I’m new to RESPs as we moved back to Canada three years ago and are just starting an RESP for our two children: 7 and 5 year olds.
From reading your articles and comments, it seems a 50/50 balance of a Canadian equity ETF (VCN or XIC) and possibly XBB would be a start for now (of course decreasing the equity portion according to your formula on risk). (Btw we are with Questrade which has n0 fee on ETF purchases). Would it make any sense at all to use VSB or VSC instead of XBB for our older child in a few years?
@Natasha: XBB is now the most expensive of the broad-based bond ETFs: VAB and ZAG are both considerably cheaper. You may indeed find that a short-term bond ETF such as VSB is less volatile and therefore more appropriate for an RESP.
Any recommendations for what institution to use for a small (<$5K) RESP portfolio holding index mutual funds?
TD e-Series is out because they don't support ACESG and CLB. Most discount brokerages either charges annual fees or mutual fund purchase fees and/or don't support ACESG/CLB.

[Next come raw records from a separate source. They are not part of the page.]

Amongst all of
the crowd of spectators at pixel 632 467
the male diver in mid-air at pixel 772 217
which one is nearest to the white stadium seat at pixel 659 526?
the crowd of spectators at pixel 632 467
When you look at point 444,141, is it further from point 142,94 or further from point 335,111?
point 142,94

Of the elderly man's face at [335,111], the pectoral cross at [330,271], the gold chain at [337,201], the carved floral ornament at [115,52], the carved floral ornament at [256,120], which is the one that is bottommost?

@nabeelj: TD Bank (as opposed to TD Direct, the brokerage) does support the additional grants, and I believe there are no account fees. You can set up what they call a “term RESP,” which allows you to buy only GICs and term deposits. Since the account is so small now, you really don’t need to focus on higher-return investments. Otherwise you may have to use a brokerage that supports the additional grants and pay a small fee until you get to their minimum account balance: at Scotia iTRADE it’s just $25 a year. That’s not a bad trade-off.
I’m helping my sister set this up, and really want her to get a feel for index investing without getting into ETFs. I’ll look at the various big bank self-directed RESPs, as it seems that the “smaller” discount brokerages like Questrade charge fees to purchase mutual funds.
BTW I advised her to open an account with Credential Direct and buy the RBC/Altamira index funds.
When EAP withdrawals are done from an RESP, how is the amount of Grant vs. Interest determined?
Curious how that works.
@Steve: Your brokerage will track that for you. Before requesting an EAP, call them and ask for a breakdown of contributions, grants and “income” (which is what they call any growth in the investments).
Thanks for the help.
When I receive the breakdown, will I be able to choose how much of the EAP will be Grant Vs. Income? Or will it be a predetermined percentage from the brokerage/government?
I imagine it is best to remove as much of the contribution first.
Steve
@Steve: It’s a proportional amount.
@Steve: With some restrictions, you can choose whether you want to make a capital withdrawal (i.e. take out your contributions, which are not taxable) or an EAP (which consists of grant and income, taxable in the students hands). It’s often better to take out the grant and income first, because if your child later drops out of school the government will not take those withdrawals back. But you also need to consider whether the student might have employment income in a given year: if so, they might end up paying tax on the EAP withdrawal that year. As you can tell, it’s not necessarily a straightforward process.